═════ Records for the task ═════

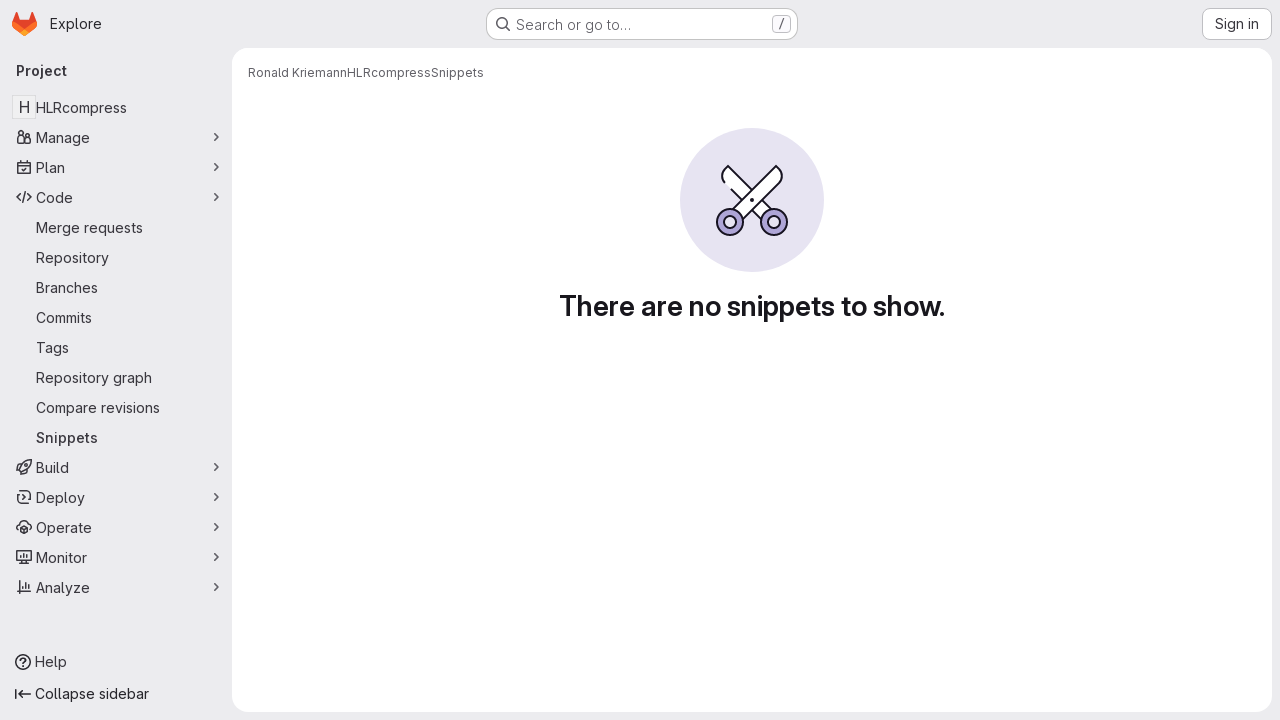

--- FILE ---
content_type: image/svg+xml
request_url: https://gitlab.mis.mpg.de/assets/illustrations/empty-state/empty-snippets-md-be80fcb1e54be2ffb4042e81b0ef079bd0604c05f237c6d5bbb9f2247705e99b.svg
body_size: 394
content:
<svg width="144" height="144" fill="none" viewBox="0 0 144 144" xmlns="http://www.w3.org/2000/svg"><rect width="144" height="144" rx="72" fill="var(--gl-illustration-base-fill-color, #e7e4f2ff)"/><path d="M45.071 40.929L48 38l46 46-10 10-38.929-38.929c-3.905-3.905-3.905-10.237 0-14.142z" fill="var(--gl-illustration-fill-color-default, #ffffff)"/><path d="M45 55c-3.866-3.866-3.866-10.134 0-14l3-3 46 46-10 10-33-33" stroke="var(--gl-illustration-stroke-color-default, #171321ff)" stroke-width="var(--gl-illustration-stroke-width-default, 2)"/><path fill-rule="evenodd" clip-rule="evenodd" d="M84.808 84.808c-5.077 5.076-5.077 13.308 0 18.384 5.076 5.077 13.308 5.077 18.384 0 5.077-5.076 5.077-13.308 0-18.384-5.076-5.077-13.308-5.077-18.384 0zm4.95 4.95a6 6 0 108.484 8.485 6 6 0 00-8.485-8.486z" fill="var(--gl-illustration-accent-fill-color-strong, #aea5d6ff)" stroke="var(--gl-illustration-stroke-color-default, #171321ff)" stroke-width="var(--gl-illustration-stroke-width-default, 2)" stroke-linecap="square"/><path d="M96 38L50 84l10 10 38.929-38.929c3.905-3.905 3.905-10.237 0-14.142L96 38z" fill="var(--gl-illustration-fill-color-default, #ffffff)" stroke="var(--gl-illustration-stroke-color-default, #171321ff)" stroke-width="var(--gl-illustration-stroke-width-default, 2)"/><path fill-rule="evenodd" clip-rule="evenodd" d="M59.192 84.808c5.077 5.076 5.077 13.308 0 18.384-5.076 5.077-13.308 5.077-18.384 0-5.077-5.076-5.077-13.308 0-18.384 5.076-5.077 13.308-5.077 18.384 0zm-4.95 4.95a6 6 0 11-8.484 8.485 6 6 0 018.485-8.486z" fill="var(--gl-illustration-accent-fill-color-strong, #aea5d6ff)" stroke="var(--gl-illustration-stroke-color-default, #171321ff)" stroke-width="var(--gl-illustration-stroke-width-default, 2)" stroke-linecap="square"/><path d="M72 71a1 1 0 110 2 1 1 0 010-2z" stroke="var(--gl-illustration-stroke-color-default, #171321ff)" stroke-width="2"/></svg>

═════

» **Exercise description**:
Leaving the images behind, set down every entry word for word.

» **Solution to this problem**:
--- FILE ---
content_type: image/svg+xml
request_url: https://gitlab.mis.mpg.de/assets/illustrations/empty-state/empty-snippets-md-be80fcb1e54be2ffb4042e81b0ef079bd0604c05f237c6d5bbb9f2247705e99b.svg
body_size: 394
content:
<svg width="144" height="144" fill="none" viewBox="0 0 144 144" xmlns="http://www.w3.org/2000/svg"><rect width="144" height="144" rx="72" fill="var(--gl-illustration-base-fill-color, #e7e4f2ff)"/><path d="M45.071 40.929L48 38l46 46-10 10-38.929-38.929c-3.905-3.905-3.905-10.237 0-14.142z" fill="var(--gl-illustration-fill-color-default, #ffffff)"/><path d="M45 55c-3.866-3.866-3.866-10.134 0-14l3-3 46 46-10 10-33-33" stroke="var(--gl-illustration-stroke-color-default, #171321ff)" stroke-width="var(--gl-illustration-stroke-width-default, 2)"/><path fill-rule="evenodd" clip-rule="evenodd" d="M84.808 84.808c-5.077 5.076-5.077 13.308 0 18.384 5.076 5.077 13.308 5.077 18.384 0 5.077-5.076 5.077-13.308 0-18.384-5.076-5.077-13.308-5.077-18.384 0zm4.95 4.95a6 6 0 108.484 8.485 6 6 0 00-8.485-8.486z" fill="var(--gl-illustration-accent-fill-color-strong, #aea5d6ff)" stroke="var(--gl-illustration-stroke-color-default, #171321ff)" stroke-width="var(--gl-illustration-stroke-width-default, 2)" stroke-linecap="square"/><path d="M96 38L50 84l10 10 38.929-38.929c3.905-3.905 3.905-10.237 0-14.142L96 38z" fill="var(--gl-illustration-fill-color-default, #ffffff)" stroke="var(--gl-illustration-stroke-color-default, #171321ff)" stroke-width="var(--gl-illustration-stroke-width-default, 2)"/><path fill-rule="evenodd" clip-rule="evenodd" d="M59.192 84.808c5.077 5.076 5.077 13.308 0 18.384-5.076 5.077-13.308 5.077-18.384 0-5.077-5.076-5.077-13.308 0-18.384 5.076-5.077 13.308-5.077 18.384 0zm-4.95 4.95a6 6 0 11-8.484 8.485 6 6 0 018.485-8.486z" fill="var(--gl-illustration-accent-fill-color-strong, #aea5d6ff)" stroke="var(--gl-illustration-stroke-color-default, #171321ff)" stroke-width="var(--gl-illustration-stroke-width-default, 2)" stroke-linecap="square"/><path d="M72 71a1 1 0 110 2 1 1 0 010-2z" stroke="var(--gl-illustration-stroke-color-default, #171321ff)" stroke-width="2"/></svg>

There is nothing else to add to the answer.